REQUEST A =
Transcribe the passage of the Generate Speech reference between "Generate audio from" and "see Stream Input).", inclusive.
REQUEST B =
Render the following sentence from the Generate Speech reference in French: "Legacy IDs such as kugel-2.5 and kugel-2-turbo remain accepted for backwards compatibility."

Generate Speech - KugelAudio

Generate audio from text. Returns complete audio after generation.

POST

Request Body

This is the canonical parameter reference for TTS generation. The WebSocket endpoints accept the same fields (plus their own session controls — see Stream Input).

text

string

required

The text to convert to speech. Maximum 10,000 characters. Supports inline <break> and <spell> tags; all other tags are stripped (see Prompting).

model_id

string

default:"kugel-3"

The model to use. Use kugel-3 for new integrations. Legacy IDs such as kugel-2.5 and kugel-2-turbo remain accepted for backwards compatibility. Accepted model IDs are billed and shown in Dashboard usage as requested, even when they route through the current production model.

voice_id

integer

required

The voice ID to use. Required — there is no default voice. A request without a voice_id is rejected with 400 MISSING_VOICE_ID; a voice_id that doesn’t exist (or isn’t visible to your API key) returns 404 NOT_FOUND.

cfg_scale

number

default:"2.0"

Classifier-free guidance scale. Range: 0.0-10.0. Higher values = more expressive.

temperature

number

default:"0.4"

Sampling variance (0.0–1.0). 0 = most stable, 1 = most variance. See temperature guidance.

max_new_tokens

integer

default:"2048"

Maximum tokens to generate. Range: 1-8192. Limits output length.

sample_rate

integer

default:"24000"

Output sample rate in Hz. Options: 8000, 16000, 22050, 24000.Audio is generated natively at 24kHz. Lower rates use server-side resampling with negligible latency impact (see Latency).

output_format

string

Combined codec + rate token (e.g. ulaw_8000) for non-PCM output such as G.711 telephony codecs. Opt-in; when set it is authoritative and must not contradict sample_rate. See Audio formats.

normalize

boolean

default:"true"

Enable text normalization (converts numbers, dates, etc. to spoken words).Always specify the language parameter to ensure correct normalization — auto-detection may produce incorrect results for short texts.

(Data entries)
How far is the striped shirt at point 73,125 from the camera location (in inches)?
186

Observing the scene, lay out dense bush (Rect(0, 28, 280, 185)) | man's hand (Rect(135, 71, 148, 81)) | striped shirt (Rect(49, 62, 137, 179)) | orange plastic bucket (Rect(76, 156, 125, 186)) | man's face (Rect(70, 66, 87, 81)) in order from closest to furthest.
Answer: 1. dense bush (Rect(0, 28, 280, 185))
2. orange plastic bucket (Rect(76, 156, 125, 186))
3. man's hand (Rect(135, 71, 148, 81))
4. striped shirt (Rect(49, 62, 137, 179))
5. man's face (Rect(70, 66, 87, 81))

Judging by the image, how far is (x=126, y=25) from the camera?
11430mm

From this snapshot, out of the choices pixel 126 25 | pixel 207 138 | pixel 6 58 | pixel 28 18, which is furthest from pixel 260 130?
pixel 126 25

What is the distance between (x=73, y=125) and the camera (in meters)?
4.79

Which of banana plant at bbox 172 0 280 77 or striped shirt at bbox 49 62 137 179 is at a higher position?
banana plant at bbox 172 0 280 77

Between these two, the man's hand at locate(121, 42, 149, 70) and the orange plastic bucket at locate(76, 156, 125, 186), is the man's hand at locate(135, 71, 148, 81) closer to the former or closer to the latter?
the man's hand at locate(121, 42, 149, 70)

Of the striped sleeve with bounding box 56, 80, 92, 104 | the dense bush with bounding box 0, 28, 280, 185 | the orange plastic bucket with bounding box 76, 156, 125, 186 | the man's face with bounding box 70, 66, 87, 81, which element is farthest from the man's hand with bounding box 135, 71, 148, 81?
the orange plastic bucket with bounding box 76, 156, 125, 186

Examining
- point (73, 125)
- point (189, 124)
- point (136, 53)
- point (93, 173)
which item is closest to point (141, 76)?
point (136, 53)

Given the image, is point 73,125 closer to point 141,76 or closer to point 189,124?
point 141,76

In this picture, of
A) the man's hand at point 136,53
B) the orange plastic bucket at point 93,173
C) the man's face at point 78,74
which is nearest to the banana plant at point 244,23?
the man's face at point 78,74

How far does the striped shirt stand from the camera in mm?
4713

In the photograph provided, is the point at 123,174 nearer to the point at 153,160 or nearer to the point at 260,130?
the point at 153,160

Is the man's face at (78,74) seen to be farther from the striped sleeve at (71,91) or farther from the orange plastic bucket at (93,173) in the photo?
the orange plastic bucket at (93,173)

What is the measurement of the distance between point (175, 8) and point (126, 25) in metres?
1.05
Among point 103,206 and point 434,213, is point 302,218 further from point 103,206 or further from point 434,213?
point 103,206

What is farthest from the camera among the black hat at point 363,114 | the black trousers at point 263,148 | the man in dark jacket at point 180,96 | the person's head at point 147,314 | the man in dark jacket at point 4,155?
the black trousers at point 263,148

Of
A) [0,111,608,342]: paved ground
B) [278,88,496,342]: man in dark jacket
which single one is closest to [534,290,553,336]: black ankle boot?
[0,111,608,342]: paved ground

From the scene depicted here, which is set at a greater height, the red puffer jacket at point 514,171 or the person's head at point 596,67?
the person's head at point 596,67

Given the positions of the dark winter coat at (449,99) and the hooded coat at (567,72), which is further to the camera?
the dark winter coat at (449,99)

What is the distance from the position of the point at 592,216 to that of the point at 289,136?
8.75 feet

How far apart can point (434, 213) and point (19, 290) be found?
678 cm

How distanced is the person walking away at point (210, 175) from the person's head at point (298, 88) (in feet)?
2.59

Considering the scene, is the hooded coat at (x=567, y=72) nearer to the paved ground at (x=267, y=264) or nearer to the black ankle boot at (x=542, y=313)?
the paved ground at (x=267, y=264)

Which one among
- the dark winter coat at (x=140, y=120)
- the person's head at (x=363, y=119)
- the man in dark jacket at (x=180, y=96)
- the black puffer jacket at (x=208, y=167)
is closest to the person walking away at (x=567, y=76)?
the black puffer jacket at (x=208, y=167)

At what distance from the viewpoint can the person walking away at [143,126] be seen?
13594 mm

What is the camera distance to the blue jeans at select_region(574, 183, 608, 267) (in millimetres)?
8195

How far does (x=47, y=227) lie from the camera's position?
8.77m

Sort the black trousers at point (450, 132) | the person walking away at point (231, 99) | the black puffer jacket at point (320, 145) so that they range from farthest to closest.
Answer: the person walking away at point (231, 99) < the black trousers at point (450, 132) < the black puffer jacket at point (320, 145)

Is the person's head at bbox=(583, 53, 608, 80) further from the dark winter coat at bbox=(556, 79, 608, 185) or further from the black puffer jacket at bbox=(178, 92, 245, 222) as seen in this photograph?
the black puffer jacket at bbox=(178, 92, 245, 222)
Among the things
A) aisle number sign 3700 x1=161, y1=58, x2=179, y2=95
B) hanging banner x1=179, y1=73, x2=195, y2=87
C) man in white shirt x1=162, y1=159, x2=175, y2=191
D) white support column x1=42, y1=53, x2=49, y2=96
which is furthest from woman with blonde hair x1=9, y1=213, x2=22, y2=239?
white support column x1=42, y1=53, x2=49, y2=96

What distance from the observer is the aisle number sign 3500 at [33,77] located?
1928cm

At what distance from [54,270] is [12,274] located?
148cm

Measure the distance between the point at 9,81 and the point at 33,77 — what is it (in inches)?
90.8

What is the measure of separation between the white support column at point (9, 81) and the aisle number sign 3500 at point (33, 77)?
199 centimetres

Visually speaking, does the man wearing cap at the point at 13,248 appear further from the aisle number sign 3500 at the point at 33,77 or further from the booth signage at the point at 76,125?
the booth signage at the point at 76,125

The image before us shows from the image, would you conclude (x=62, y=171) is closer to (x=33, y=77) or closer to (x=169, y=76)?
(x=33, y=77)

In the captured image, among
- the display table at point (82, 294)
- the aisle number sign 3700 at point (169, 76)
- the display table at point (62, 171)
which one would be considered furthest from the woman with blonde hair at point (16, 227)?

FULL OUTPUT A =
Generate audio from text. Returns complete audio after generation.

POST

Request Body

This is the canonical parameter reference for TTS generation. The WebSocket endpoints accept the same fields (plus their own session controls — see Stream Input).

FULL OUTPUT B =
Les identifiants hérités tels que kugel-2.5 et kugel-2-turbo restent acceptés à des fins de rétrocompatibilité.